Do Users Write More Insecure Code with AI Assistants?

Programming@programming.dev – 78 points – 11 months ago

cross-posted from: https://programming.dev/post/8121843

~n (@nblr@chaos.social) writes:

This is fine...

"We observed that participants who had access to the AI assistant were more likely to introduce security vulnerabilities for the majority of programming tasks, yet were also more likely to rate their insecure answers as secure compared to those in our control group."

[Do Users Write More Insecure Code with AI Assistants?](https://arxiv.org/abs/2211.03622?

I think this is extremely important:

Furthermore, we find that participants who trusted the AI less and engaged more with the language and format of their prompts (e.g. re-phrasing, adjusting temperature) provided code with fewer security vulnerabilities.

Bad programmers + AI = bad code

Good programmers + AI = good code

LLMs amplify biases by design, so this tracks.

What do you mean? Sounds to me like any other tool, it takes skill to use it well. Same as stack overflow, built in code suggestions or IDE generated code.

Not to detract from the usefulness of it just in terms of the fact that it requires knowledge to use well.

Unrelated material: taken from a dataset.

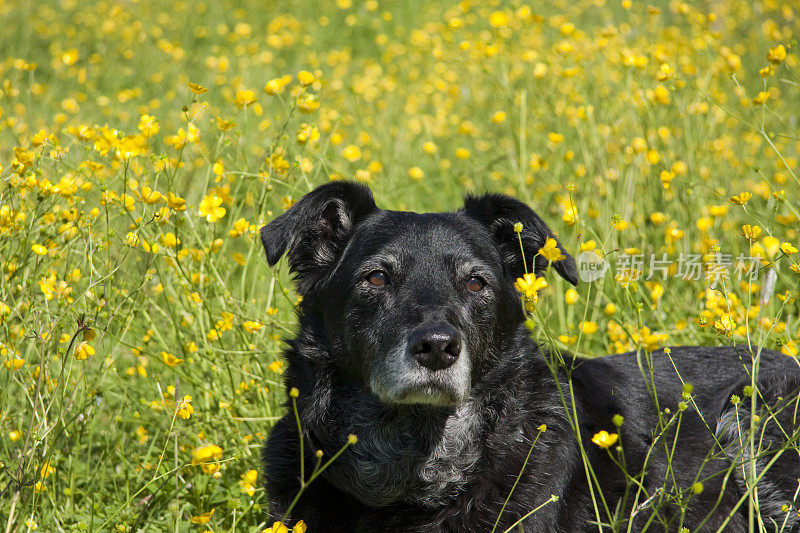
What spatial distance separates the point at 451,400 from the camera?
280 centimetres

As someone currently studying machine learning thoery and how these models are built, I'm explaining that built into the models at their core are functions that amplify the bias of the training data by identifying and using mathematical associations within the training data to create output. Because of that design, a naive approach to its use would result in amplified bias of not only the training data but also the person using the tool.

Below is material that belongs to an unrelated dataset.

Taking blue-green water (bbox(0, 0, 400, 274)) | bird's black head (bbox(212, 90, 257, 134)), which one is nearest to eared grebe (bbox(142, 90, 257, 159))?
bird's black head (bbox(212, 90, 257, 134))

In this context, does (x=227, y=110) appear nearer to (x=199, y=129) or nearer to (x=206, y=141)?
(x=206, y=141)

This. As an experienced developer I've released enough bugs to miss-trust my own work and spend as much time as I can afford in the budget on my own personal QA process. So it's no burden at all to have to do that with AI code. And of course, a well structured company has further QA outside of that.

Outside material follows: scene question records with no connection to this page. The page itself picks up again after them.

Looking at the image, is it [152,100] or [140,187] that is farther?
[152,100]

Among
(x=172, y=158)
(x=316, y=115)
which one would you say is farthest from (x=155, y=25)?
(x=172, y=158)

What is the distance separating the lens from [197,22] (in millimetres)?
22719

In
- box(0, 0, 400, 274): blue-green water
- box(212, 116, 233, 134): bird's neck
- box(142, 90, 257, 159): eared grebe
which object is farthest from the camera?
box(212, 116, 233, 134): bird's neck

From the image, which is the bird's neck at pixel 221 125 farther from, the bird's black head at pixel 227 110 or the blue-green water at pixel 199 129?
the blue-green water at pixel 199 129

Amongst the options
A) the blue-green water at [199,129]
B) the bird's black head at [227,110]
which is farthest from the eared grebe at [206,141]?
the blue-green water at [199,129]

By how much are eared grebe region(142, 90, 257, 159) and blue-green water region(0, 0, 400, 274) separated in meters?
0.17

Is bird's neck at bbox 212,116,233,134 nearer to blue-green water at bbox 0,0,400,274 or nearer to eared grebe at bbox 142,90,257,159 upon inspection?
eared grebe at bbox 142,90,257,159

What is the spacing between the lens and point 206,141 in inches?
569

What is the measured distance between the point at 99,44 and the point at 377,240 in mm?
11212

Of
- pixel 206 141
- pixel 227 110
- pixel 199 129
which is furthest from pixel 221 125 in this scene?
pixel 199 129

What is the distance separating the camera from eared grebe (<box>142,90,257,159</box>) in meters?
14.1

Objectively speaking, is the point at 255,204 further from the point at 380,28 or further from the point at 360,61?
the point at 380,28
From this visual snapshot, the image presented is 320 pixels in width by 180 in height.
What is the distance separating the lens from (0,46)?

If anything, I find it easier to do that with code I didn't write myself. Just yesterday I merged a commit with a ridiculous mistake that I should have seen. A colleague noticed it instantly when I was stuck and frustrated enough to reach out for a second opinion. I probably would've noticed if an AI had written it.

Also - in hindsight - an AI code audit would have also picked it up.

The quote above covered exactly what you just said: "yet were also more likely to rate their insecure answers as secure compared to those in our control group" at work :-)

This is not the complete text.